De l’Urgence de promouvoir la Culture en Haïti
L’un des rares denrées encore exploitables au profit de la nation
Prince Guetjens
Critique d’art
Haïti Liberté NY, 16 Nov. 2011
Dambalah d'André Pierre |
Il ne fait pas de doute qu’Haïti représente aujourd’hui un trésor convoité par les grandes puissances, tant pour ses nombreuses ressources naturelles, culturelles et minières encore inexploitées, que pour la situation géopolitique qu’elle occupe dans la région des Caraïbes. Cette ambition longtemps dissimulée a connu une résurgence sans précédent au cours de ces deux dernières décennies et particulièrement au lendemain de la catastrophe du 12 Janvier 2010.

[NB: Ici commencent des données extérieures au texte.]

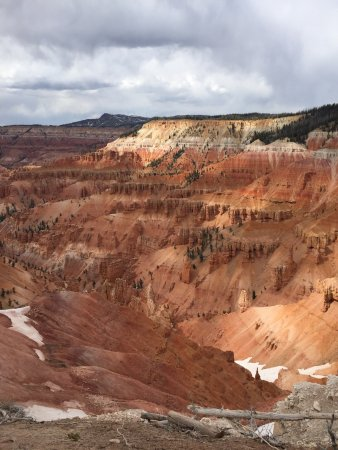 Cedar Breaks National Monument: photo0.jpg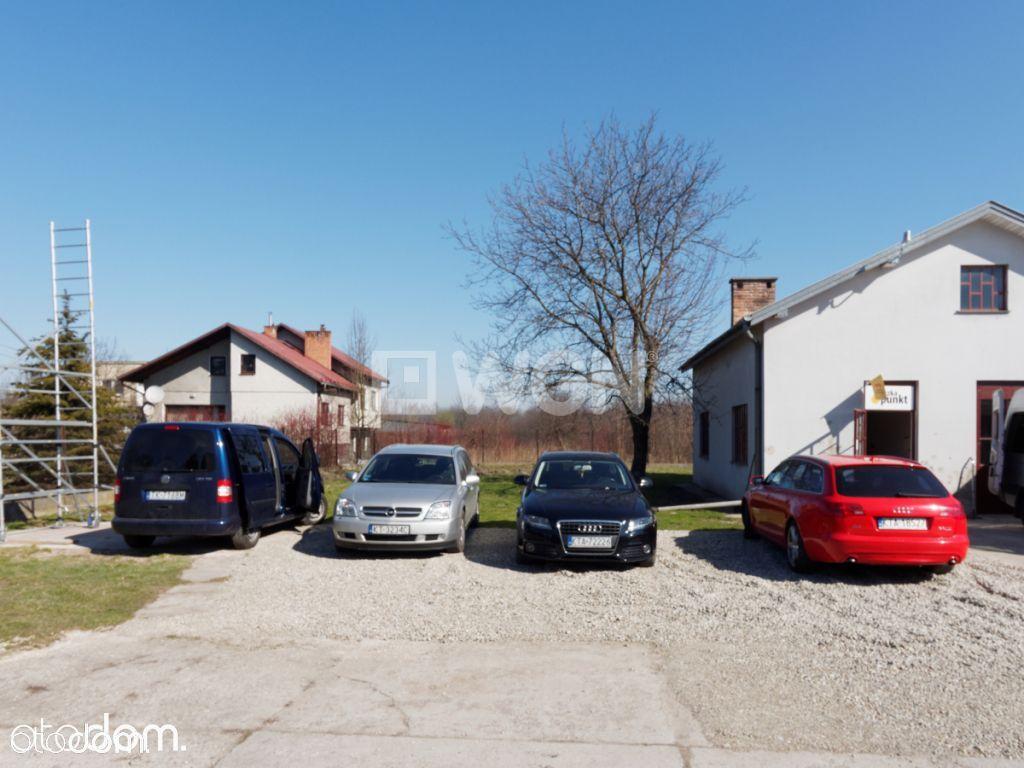 Lokal użytkowy na wynajem, Tarnów, małopolskie - Foto 12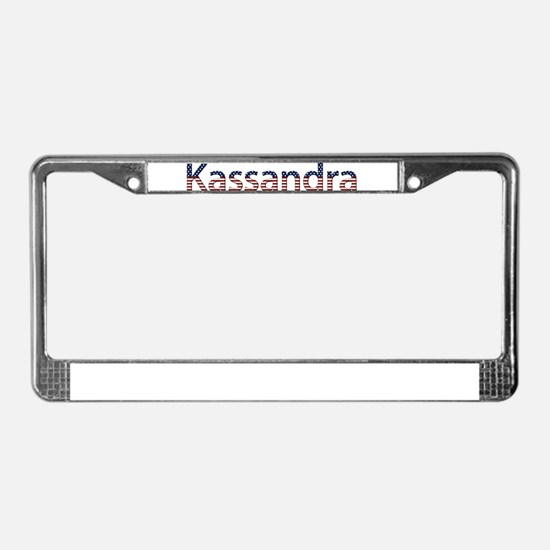 Kassandra Stars and Stripes License Plate Frame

Si les ressources minières exigent, une technologie et des investissements considérables pour être exploité - des moyens dont le pays ne peut pratiquement pas disposer aujourd’hui - pour des raisons que personne n’ignore. Ce n’est pas le cas, en ce qui a trait à la Culture. Mais, force est de souligner que depuis la fondation du ministère haïtien de la Culture, aucun gouvernement n’ait encore compris la nécessité ou même l’urgence de renforcer les capacités d’une pareille institution, en vue de mieux appréhender la problématique actuelle de l’Haïtien, qui pourrait se résumer ainsi : Comment exister sans pouvoir revendiquer la contribution d’Haïti, aujourd’hui, à la modernité ?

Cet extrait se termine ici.